** EXERCICES **
1. Répondez à ces questions sur l'extrait consacré à la foi au Japon :
(a) Qui a fondé le Centre Vérité et Vie au cœur de Tokyo ?
(b) À quel moment de leur vie les trois hommes présentés ont-ils demandé le baptême ?
(c) Quel pays est devenu pour eux une référence pour penser les différences entre le Japon et l'Europe ?
2. D'après l'extrait consacré à la foi au Japon, pourquoi les trois hommes présentés ont-ils quitté leur couvent ? Répondez en une à trois phrases.
3. Prolongez l'extrait consacré à la foi au Japon en reprenant après sa dernière phrase.

** EXTRAIT CHOISI **
┄┄┄┄┄┄┄┄┄┄┄┄┄┄┄┄┄┄┄┄
Japon

Des religieux tentent d’inculturer la foi au Japon

Séminaire au Centre Vérité et Vie(真生会館 Shinseikaikan), fondé par le Père Iwashita au cœur de Tokyo. © Collection personnelle
Lecture 15 min

Le Père Olivier Chegaray, missionnaire MEP au Japon, présente trois prêtres japonais du XXe et du XXIe siècles qui ont souffert chacun à leur façon de l’inadéquation entre l’Église catholique et la culture japonaise et ont œuvré à les rapprocher.

Durant la période d’après-guerre, de nombreux mouvements de spiritualité et d’action catholique nés en Europe et en Amérique ont cherché à étendre leurs activités au Japon recrutant un bon nombre de chrétiens. Face à ce rush, quelques religieux et laïcs japonais ont réagi en lançant des mouvements davantage ancrés dans le langage et les traditions de leur pays. S’ils ont moins réussi que leurs devanciers, ils ont cependant fait entendre leur voix. J’essaie ici de présenter les itinéraires de deux prêtres et d’un évêque, que j’ai bien connus. Tous les trois ont demandé à être baptisés durant leurs études scolaires. Pensant que l’Église japonaise s’était trop occidentalisée, ils ont quitté leur couvent pour être davantage autonomes et ont ouvert des pistes nouvelles afin de mieux incarner la foi chrétienne dans le terreau du Japon. Les trois prêtres dont je parle ont en commun d’avoir étudié ou séjourné un certain temps à Rome et surtout en France, pays devenu une référence chaque fois qu’ils ont essayé de mieux penser la différence des approches culturelles et spirituelles entre le Japon et l’Europe.
┄┄┄┄┄┄┄┄┄┄┄┄┄┄┄┄┄┄┄┄
** DONNÉES ENREGISTRÉES **

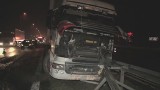 Wypadek śmiertelny na S8. Kierowca tira potrącony na drodze (wideo)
┄┄┄┄┄┄┄┄┄┄┄┄┄┄┄┄┄┄┄┄
** RÉPONSES PAR EXERCICE **
1.
(a) Le Père Iwashita.
(b) Durant leurs études scolaires.
(c) La France.

2. Ils pensaient que l'Église japonaise s'était trop occidentalisée. Ils sont donc partis pour être plus autonomes et ouvrir des pistes nouvelles, afin de mieux incarner la foi chrétienne dans le terreau du Japon.

3.
L’ermitage de Takamori fondé par le Père Shigeto Oshida (1922-2003)

Né en 1922 dans une famille dont le père était bonze (zen), le Père Oshida a demandé puis reçu le baptême durant ses années de lycée. Après des études de philosophie à la prestigieuse université de Tokyo (Tôdai), il est entré chez les dominicains, et a terminé ses études au Canada. Francophile, il a fait aussi de nombreux séjours en France. En 1963, il quitte son couvent et sur le modèle des anciens ermites bouddhistes fonde un ermitage en toit de chaume (sôan) à Takamori, petit village situé dans la région du Shinshû au pied des Alpes japonaise. Menant une vie frugale, il y cultive une rizière et un potager lui permettant de vivre en autarcie et d’accueillir quelques hôtes tout en enseignant. Des volontaires viennent régulièrement pour l’aider. Étant à l’époque chargé de l’aumônerie des étudiants de Tôkyô, j’ai emmené régulièrement des jeunes japonais attirés par la façon de vivre en ermite et l’aura spirituelle du Père Oshida. À la première visite nous étions une dizaine et avons séjourné trois jours dans l’ermitage dormant la nuit sur les tatamis avec des futons de fortune. Le premier soir le Père Oshida a célébré une messe « Zen » avec nous ; nous demandant de garder la même posture tout le long de l’office, genoux repliés, mains jointes en forme de roue et le dos bien droit. Le Père Oshida a ensuite chanté les chants liturgiques qui à l’oreille ressemblaient davantage à des sutras. Il nous a bénis, puis nous avons dîné et trinqué selon l’usage à la longévité de l’ermitage et à la bonne santé de chacun en buvant la coupe de saké traditionnelle. Après ces agapes, le Père Oshida, heureux de voir des jeunes a raconté l’histoire de l’ermitage, et bien que ce ne fût pas au programme, il se mit à chanter à pleine voix des chansons françaises d’autrefois qu’il avait l’air de connaître par cœur. Dans le répertoire certaines étaient plutôt paillardes mais cela ne le gênait guère. Homme de prière certes, mais qui ne se prend pas au sérieux, et se sent libre, tel a été peut-être le message que le Père Oshida a voulu ce soir nous adresser comme il l’a toujours fait vis-à-vis d’une Église trop confinée à son goût dans ses dogmes et ses certitudes.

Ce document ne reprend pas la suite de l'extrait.